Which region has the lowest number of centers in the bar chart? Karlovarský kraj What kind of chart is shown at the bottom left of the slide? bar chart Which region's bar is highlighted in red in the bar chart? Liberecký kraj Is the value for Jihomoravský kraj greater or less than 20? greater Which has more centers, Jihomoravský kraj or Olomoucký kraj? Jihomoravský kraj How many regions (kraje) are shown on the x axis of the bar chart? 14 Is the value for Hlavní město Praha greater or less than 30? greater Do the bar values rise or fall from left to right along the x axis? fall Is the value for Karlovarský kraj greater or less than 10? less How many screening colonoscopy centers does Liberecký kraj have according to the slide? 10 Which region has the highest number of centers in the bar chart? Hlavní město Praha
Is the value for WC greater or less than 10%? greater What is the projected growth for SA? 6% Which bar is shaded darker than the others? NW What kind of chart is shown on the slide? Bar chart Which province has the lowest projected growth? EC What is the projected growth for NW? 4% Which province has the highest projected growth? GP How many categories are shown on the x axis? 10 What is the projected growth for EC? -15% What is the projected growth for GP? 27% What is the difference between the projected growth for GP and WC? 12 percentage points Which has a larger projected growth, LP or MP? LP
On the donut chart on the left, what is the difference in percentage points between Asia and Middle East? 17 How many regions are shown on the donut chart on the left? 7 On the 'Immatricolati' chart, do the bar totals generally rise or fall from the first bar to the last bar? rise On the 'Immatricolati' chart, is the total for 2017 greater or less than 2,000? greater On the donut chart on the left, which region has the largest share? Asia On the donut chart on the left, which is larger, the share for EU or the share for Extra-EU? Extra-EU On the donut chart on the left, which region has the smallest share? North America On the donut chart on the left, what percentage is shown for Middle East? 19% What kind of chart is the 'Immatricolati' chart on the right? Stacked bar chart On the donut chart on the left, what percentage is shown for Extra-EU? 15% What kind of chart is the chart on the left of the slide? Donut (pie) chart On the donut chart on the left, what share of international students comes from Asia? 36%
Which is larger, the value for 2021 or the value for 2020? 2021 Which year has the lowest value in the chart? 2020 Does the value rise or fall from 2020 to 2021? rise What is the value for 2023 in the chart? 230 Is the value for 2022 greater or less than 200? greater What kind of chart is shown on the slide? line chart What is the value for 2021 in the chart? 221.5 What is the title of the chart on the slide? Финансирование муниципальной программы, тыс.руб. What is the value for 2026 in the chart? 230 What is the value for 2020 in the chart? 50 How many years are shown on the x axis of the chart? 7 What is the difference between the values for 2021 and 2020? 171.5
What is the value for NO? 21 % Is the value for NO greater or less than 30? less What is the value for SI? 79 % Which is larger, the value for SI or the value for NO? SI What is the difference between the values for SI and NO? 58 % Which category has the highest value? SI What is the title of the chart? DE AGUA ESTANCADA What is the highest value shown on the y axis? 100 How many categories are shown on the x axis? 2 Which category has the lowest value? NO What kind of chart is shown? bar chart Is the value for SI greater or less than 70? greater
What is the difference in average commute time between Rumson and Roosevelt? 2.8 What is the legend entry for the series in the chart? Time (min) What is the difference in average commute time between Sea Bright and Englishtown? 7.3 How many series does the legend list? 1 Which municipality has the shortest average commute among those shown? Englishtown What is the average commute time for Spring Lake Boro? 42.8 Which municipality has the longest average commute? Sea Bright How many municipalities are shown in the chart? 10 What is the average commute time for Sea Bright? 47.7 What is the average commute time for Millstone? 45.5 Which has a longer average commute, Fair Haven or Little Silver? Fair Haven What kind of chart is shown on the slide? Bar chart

> [WHAT IS BEING ASKED]: Copy out all of the items again, substituting "ring chart" for each "donut chart" and keeping everything else the same.

> [ANSWER TO THIS EXERCISE]:
Which region has the lowest number of centers in the bar chart? Karlovarský kraj What kind of chart is shown at the bottom left of the slide? bar chart Which region's bar is highlighted in red in the bar chart? Liberecký kraj Is the value for Jihomoravský kraj greater or less than 20? greater Which has more centers, Jihomoravský kraj or Olomoucký kraj? Jihomoravský kraj How many regions (kraje) are shown on the x axis of the bar chart? 14 Is the value for Hlavní město Praha greater or less than 30? greater Do the bar values rise or fall from left to right along the x axis? fall Is the value for Karlovarský kraj greater or less than 10? less How many screening colonoscopy centers does Liberecký kraj have according to the slide? 10 Which region has the highest number of centers in the bar chart? Hlavní město Praha
Is the value for WC greater or less than 10%? greater What is the projected growth for SA? 6% Which bar is shaded darker than the others? NW What kind of chart is shown on the slide? Bar chart Which province has the lowest projected growth? EC What is the projected growth for NW? 4% Which province has the highest projected growth? GP How many categories are shown on the x axis? 10 What is the projected growth for EC? -15% What is the projected growth for GP? 27% What is the difference between the projected growth for GP and WC? 12 percentage points Which has a larger projected growth, LP or MP? LP
On the ring chart on the left, what is the difference in percentage points between Asia and Middle East? 17 How many regions are shown on the ring chart on the left? 7 On the 'Immatricolati' chart, do the bar totals generally rise or fall from the first bar to the last bar? rise On the 'Immatricolati' chart, is the total for 2017 greater or less than 2,000? greater On the ring chart on the left, which region has the largest share? Asia On the ring chart on the left, which is larger, the share for EU or the share for Extra-EU? Extra-EU On the ring chart on the left, which region has the smallest share? North America On the ring chart on the left, what percentage is shown for Middle East? 19% What kind of chart is the 'Immatricolati' chart on the right? Stacked bar chart On the ring chart on the left, what percentage is shown for Extra-EU? 15% What kind of chart is the chart on the left of the slide? Donut (pie) chart On the ring chart on the left, what share of international students comes from Asia? 36%
Which is larger, the value for 2021 or the value for 2020? 2021 Which year has the lowest value in the chart? 2020 Does the value rise or fall from 2020 to 2021? rise What is the value for 2023 in the chart? 230 Is the value for 2022 greater or less than 200? greater What kind of chart is shown on the slide? line chart What is the value for 2021 in the chart? 221.5 What is the title of the chart on the slide? Финансирование муниципальной программы, тыс.руб. What is the value for 2026 in the chart? 230 What is the value for 2020 in the chart? 50 How many years are shown on the x axis of the chart? 7 What is the difference between the values for 2021 and 2020? 171.5
What is the value for NO? 21 % Is the value for NO greater or less than 30? less What is the value for SI? 79 % Which is larger, the value for SI or the value for NO? SI What is the difference between the values for SI and NO? 58 % Which category has the highest value? SI What is the title of the chart? DE AGUA ESTANCADA What is the highest value shown on the y axis? 100 How many categories are shown on the x axis? 2 Which category has the lowest value? NO What kind of chart is shown? bar chart Is the value for SI greater or less than 70? greater
What is the difference in average commute time between Rumson and Roosevelt? 2.8 What is the legend entry for the series in the chart? Time (min) What is the difference in average commute time between Sea Bright and Englishtown? 7.3 How many series does the legend list? 1 Which municipality has the shortest average commute among those shown? Englishtown What is the average commute time for Spring Lake Boro? 42.8 Which municipality has the longest average commute? Sea Bright How many municipalities are shown in the chart? 10 What is the average commute time for Sea Bright? 47.7 What is the average commute time for Millstone? 45.5 Which has a longer average commute, Fair Haven or Little Silver? Fair Haven What kind of chart is shown on the slide? Bar chart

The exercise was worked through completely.